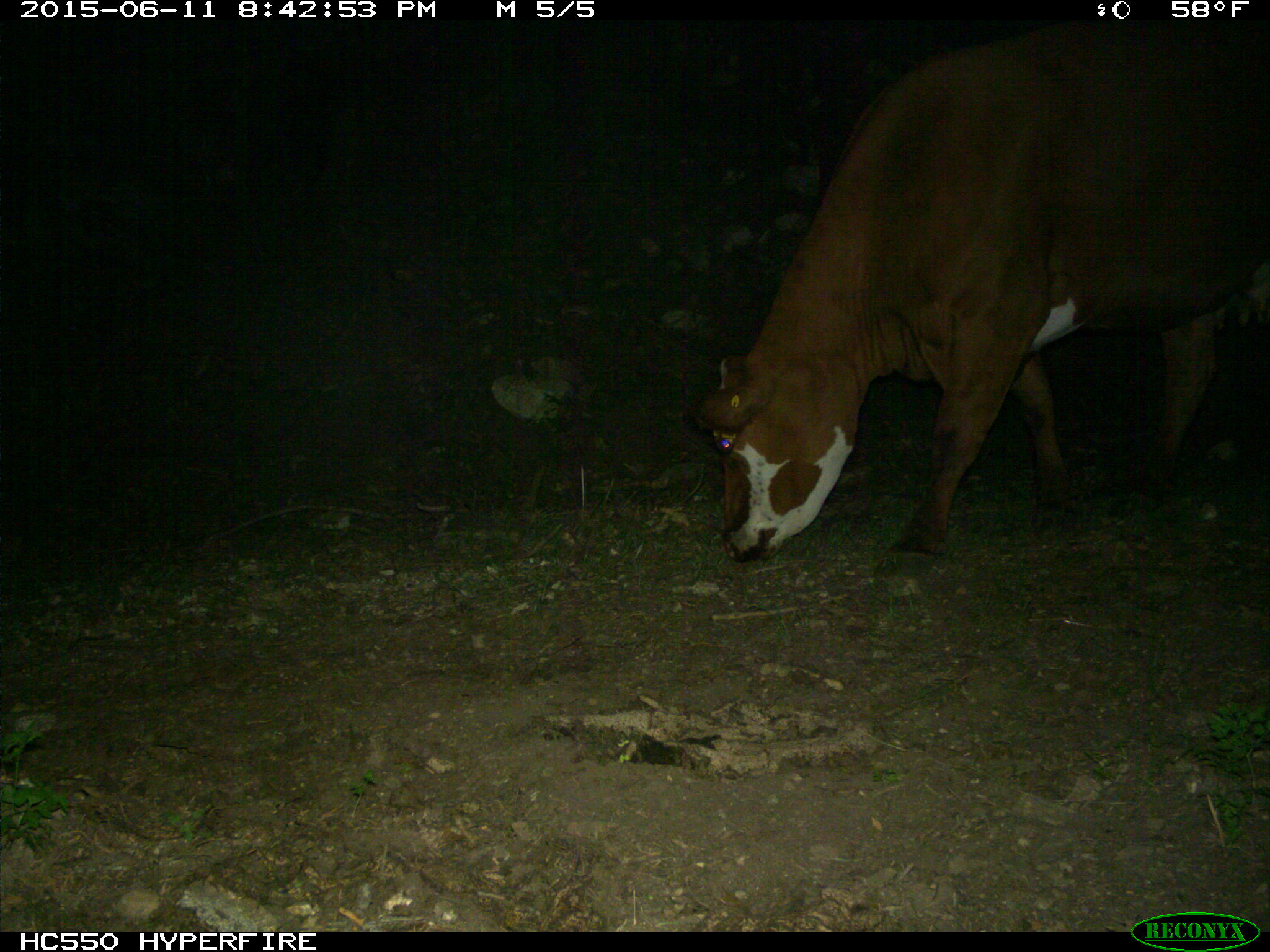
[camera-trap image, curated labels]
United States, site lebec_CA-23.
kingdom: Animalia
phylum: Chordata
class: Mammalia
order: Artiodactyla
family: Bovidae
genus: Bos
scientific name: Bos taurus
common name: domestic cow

-*-

■ **What you need to do**:
Only the line containing "class: Mammalia" and the lines after it, through the end of the data, should be copied, exactly as they are.

■ **Response box**:
class: Mammalia
order: Artiodactyla
family: Bovidae
genus: Bos
scientific name: Bos taurus
common name: domestic cow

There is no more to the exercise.